A decade ago, Neurocrine made the difficult decision to pause development of a promising CRF2 agonist. This ruthless prioritization freed up essential capital and focus to successfully develop what became INGREZZA, their blockbuster drug, demonstrating a long-term strategy of sacrificing a good opportunity for a great one.

Acadia's experimental drug, Remlefanserin, was designed specifically to address the limitations of its marketed drug, Newplazid. By eliminating a side effect (QT prolongation) that capped the dosage of the original drug, the new molecule can be tested at higher, potentially more effective, exposures, demonstrating a strategy of iterative, targeted improvement in drug development.

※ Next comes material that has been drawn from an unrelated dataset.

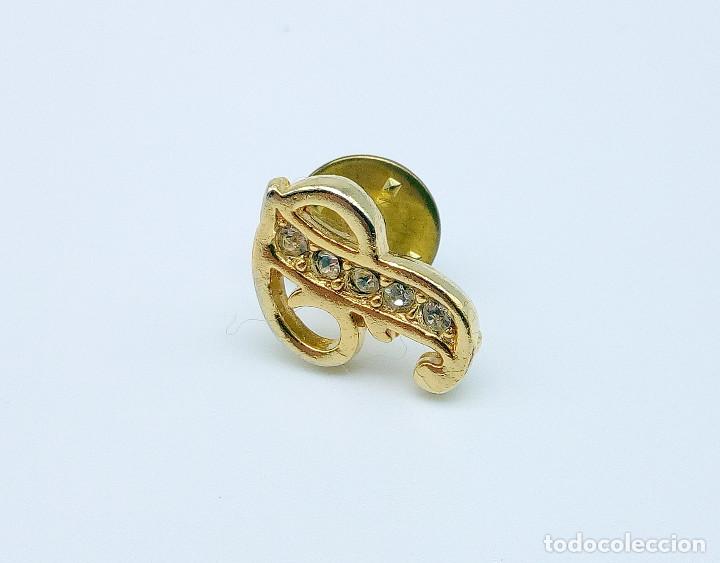 Pins de colecci&oacute;n: Pin Letra P de bisuter&iacute;a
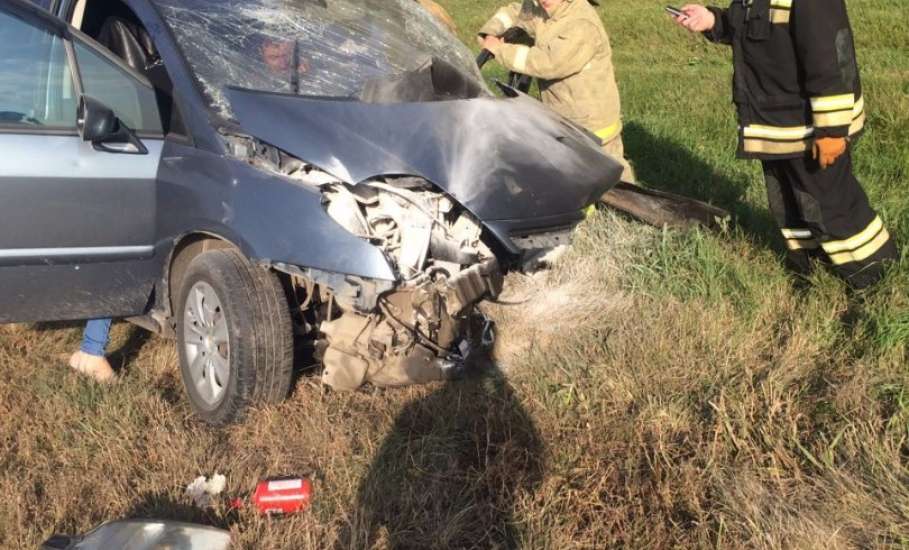 В Елецком районе на 387 км а/д «Дон» произошло столкновение автомобиля «Ситроен С8» и автомобиля «Опель Вектра»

The CEO's team previously developed Zorampic, which failed commercially due to low efficacy and a kidney toxicity warning. This firsthand experience provided a precise roadmap for their next venture: finding a molecule that was significantly more potent and demonstrably free of the same renal safety liabilities.

Xenon successfully de-risked the biologically validated but previously failed KV7 epilepsy target. They designed a new chemical structure that prevents dimerization, the molecular action responsible for the severe side effects that caused GSK's earlier drug to be withdrawn. This showcases a strategy of innovating on chemistry to solve known safety issues of a proven mechanism.